Performance Characteristics. Has sufficient attention been given to behaviour as the data volumes increase?
Dependency Failures. If our implementation depends upon other modules or infrastructure what happens when these fail. Example: File System Full, Database Down?
Concerning feature creep itself, I think you're correct to indentify a tension here. One thing you might consider: you don't need to implment every feature providing that it's pretty obvious that a feature can be added easily without a complete rewrite.
The whole purpose of this advice is to make you favor quality over quantity.
The concept of one thing is subjective and depends on granularity. Would you say that a spreadsheet application does more than one thing if it can also print, or is that part of that one thing?
The point is that you should make sure that any feature, and the application itself, is done and will delight customers before you scramble to add new features.
I think your question points out the fundamentally organic nature of feature creep, and in understanding that nature, you will be empowered to meditate on the larger question.
Think of it like a garden: If you plant one thing and plant it well, say, a chrysanthemum, you aren't done at simply planting the seed. In fact you'll need to ensure that the soil is well tended, that the area is sufficiently protected, that the season is right, etc.
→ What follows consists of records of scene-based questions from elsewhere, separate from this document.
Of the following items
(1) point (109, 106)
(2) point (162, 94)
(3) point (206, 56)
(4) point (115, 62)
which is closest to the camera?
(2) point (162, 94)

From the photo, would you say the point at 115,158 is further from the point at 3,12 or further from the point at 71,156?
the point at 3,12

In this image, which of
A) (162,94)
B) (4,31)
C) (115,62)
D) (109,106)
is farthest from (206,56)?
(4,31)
As your chrysanthemum (your one thing) grows, so too will other competitive plants - some that need to be weeded out and others that may actually compliment the original one thing. In fact, these other organisms may in some cases prove vital for the survival of your one thing.
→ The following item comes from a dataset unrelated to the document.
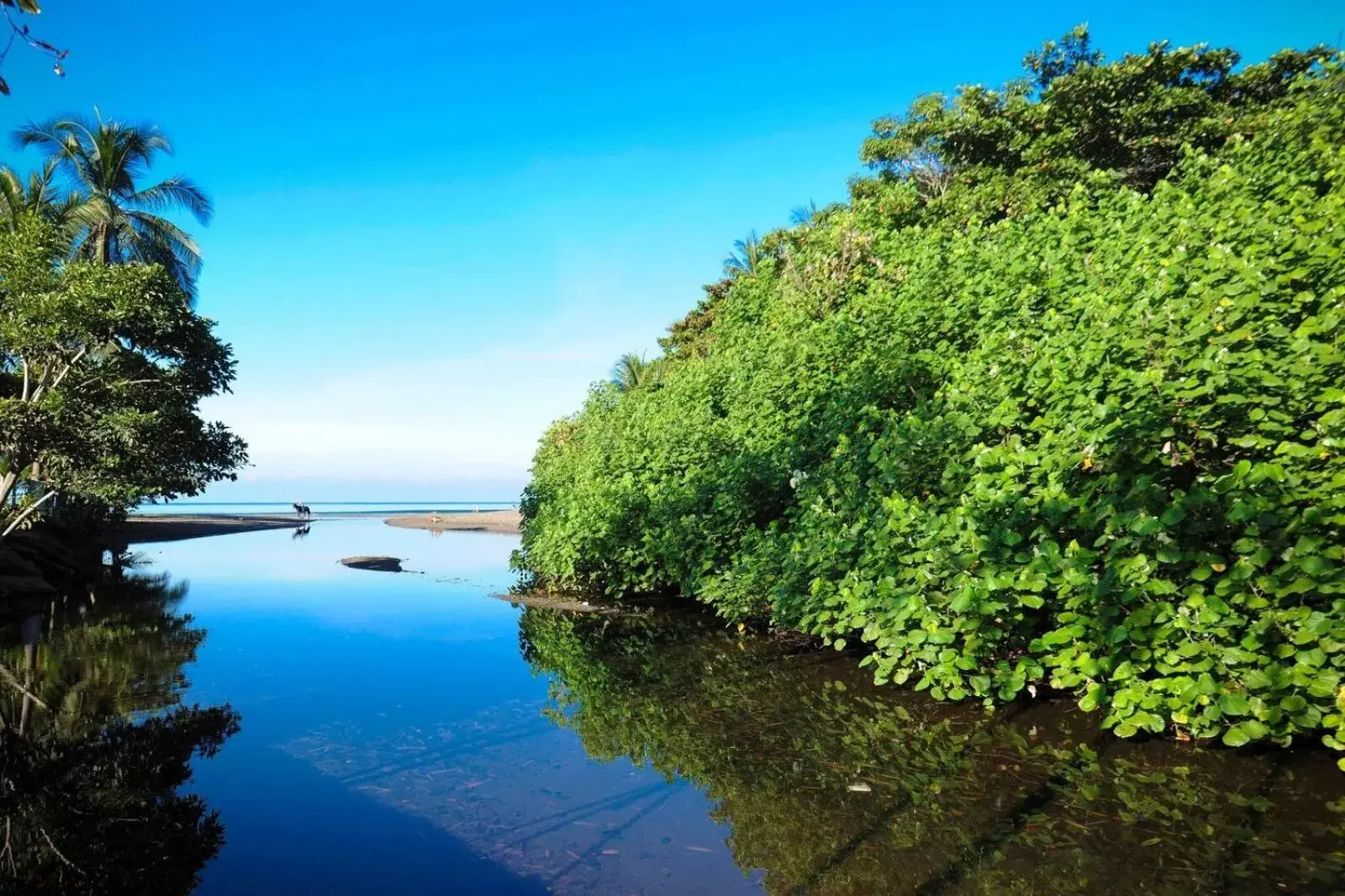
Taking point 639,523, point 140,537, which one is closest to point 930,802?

Like those features that YAGN, a bit of vigilance is required to determine which weeds represent feature creep and which represent vital and complimentary functions.
Regardless, having done it well means simply that your chrysanthemum is hearty, healthy, and on-time. :-)
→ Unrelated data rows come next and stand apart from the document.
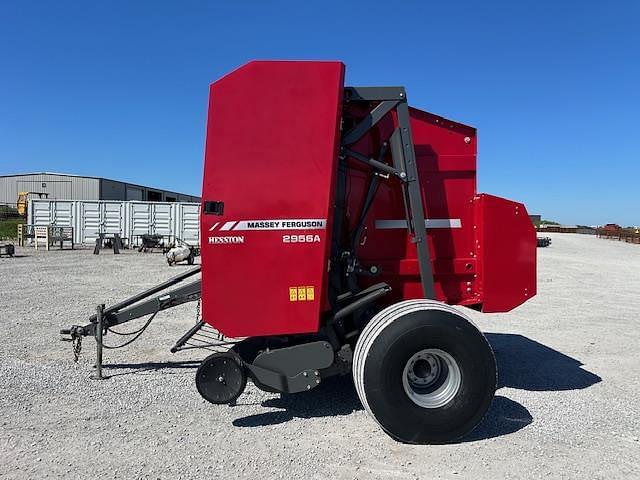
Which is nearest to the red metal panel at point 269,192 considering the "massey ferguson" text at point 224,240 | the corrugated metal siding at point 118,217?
the "massey ferguson" text at point 224,240

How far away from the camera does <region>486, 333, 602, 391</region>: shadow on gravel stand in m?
5.27

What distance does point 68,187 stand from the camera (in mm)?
49875

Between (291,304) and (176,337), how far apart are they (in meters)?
3.73

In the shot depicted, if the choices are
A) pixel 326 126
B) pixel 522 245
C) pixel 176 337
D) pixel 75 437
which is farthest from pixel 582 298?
pixel 75 437

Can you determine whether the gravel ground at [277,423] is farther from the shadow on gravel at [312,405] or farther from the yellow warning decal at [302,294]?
the yellow warning decal at [302,294]

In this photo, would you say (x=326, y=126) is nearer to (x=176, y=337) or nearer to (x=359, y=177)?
(x=359, y=177)

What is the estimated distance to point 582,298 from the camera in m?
11.7

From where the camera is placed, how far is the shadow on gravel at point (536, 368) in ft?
17.3

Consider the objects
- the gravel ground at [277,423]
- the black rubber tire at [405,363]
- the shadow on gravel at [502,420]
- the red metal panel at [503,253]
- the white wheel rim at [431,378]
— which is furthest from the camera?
the red metal panel at [503,253]

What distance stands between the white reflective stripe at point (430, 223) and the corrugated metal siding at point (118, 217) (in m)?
24.8

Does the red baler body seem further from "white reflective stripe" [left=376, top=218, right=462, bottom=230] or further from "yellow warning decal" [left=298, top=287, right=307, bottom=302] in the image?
"white reflective stripe" [left=376, top=218, right=462, bottom=230]

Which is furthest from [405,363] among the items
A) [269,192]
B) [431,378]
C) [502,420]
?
[269,192]

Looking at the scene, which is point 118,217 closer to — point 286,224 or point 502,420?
point 286,224

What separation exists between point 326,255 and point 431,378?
127 cm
I would say an email program without the ability to add attachments would be a good example.
This may sound like an odd example, but I'd say dropbox is a good, albeit complex example.
Its managed to beat off a swathe of similar competing apps, through a dedication to simplification and a lack of feature creep tha,t as you mentioned, would violate the 'do one thing' principle. The ap lets you store documents in a folder that you can access anywhere, and that's about the limit of it. They drilled down to the core problem, and solved it in a way that works perfectly well in 90+% of cases.
Its hard to put a hard and fast rule to it, but I'd say that catering to around the 90% majority of use cases and ignoring 'fringe requirements' is the best way to stick to this rule.
I'd guess 90+% of ls use is with no arguments or maybe two or three of the most popular. The 'do it well' principle should focus on what the majority of users need, instead of catering for power users or fringe cases, as ls does with its plethora of options.
This is what dropbox does successfully and why it is pretty well agreed upon as an example of good application design.

Is there any reason to use one DataContext instance, instead of several?

For example, I have 2 methods that use one DataContext (Linq to sql).
using(DataContext data = new DataContext){
// doing something
another_datamethod(data);
}
void another_datamethod(DataContext data){
// doing
}
Use this style? Or with the same result, I can create separate "using DataContext". What benefits, I would achieve if i'll use one DataContext? Maybe some cache possibilities?
Recently, I've read numerous articles and blogs that "highly recommend" that you use multiple DataContexts for your applications, due to multiple issues including the creation of records associated with lookup tables. When I was learning LINQ-to-SQL, one of the most attractive qualities of it for me was the ability to import my complete database schema into one "big" DataContext. So, that's what I did...but a few months, in comes the contradictory information saying that what I did was a bad thing. What to do, what to do...
Nine months later, here's where I stand. My single large DataContext is still my single large DataContext. I have over thirty data repository classes accessing the sixty-plus tables contained within, and I still haven't seen a valid reason to break up my existing data-dom, or to not handle the next project using a single DataContext. The problems that the article and blog writers experienced were valid problems. However, like most things technical, there's never just one way to do things. The best investment of my time and energy was to learn and truly understand how LINQ-to-SQL does what it does. The best book that I found to help me do exactly that is Pro LINQ: Language Integrated Query in C# 2008 by Joseph C. Rattz, Jr. The LINQ-to-SQL coverage is detailed and clear, and there are plenty of examples to clarify the mystery.
So, in your case, create one big DataContext or create many smaller ones...the choice is up to you. Smaller ones clearly give better opportunity for reuse, while one big one helps increase the time you can focus on business logic and presentation code.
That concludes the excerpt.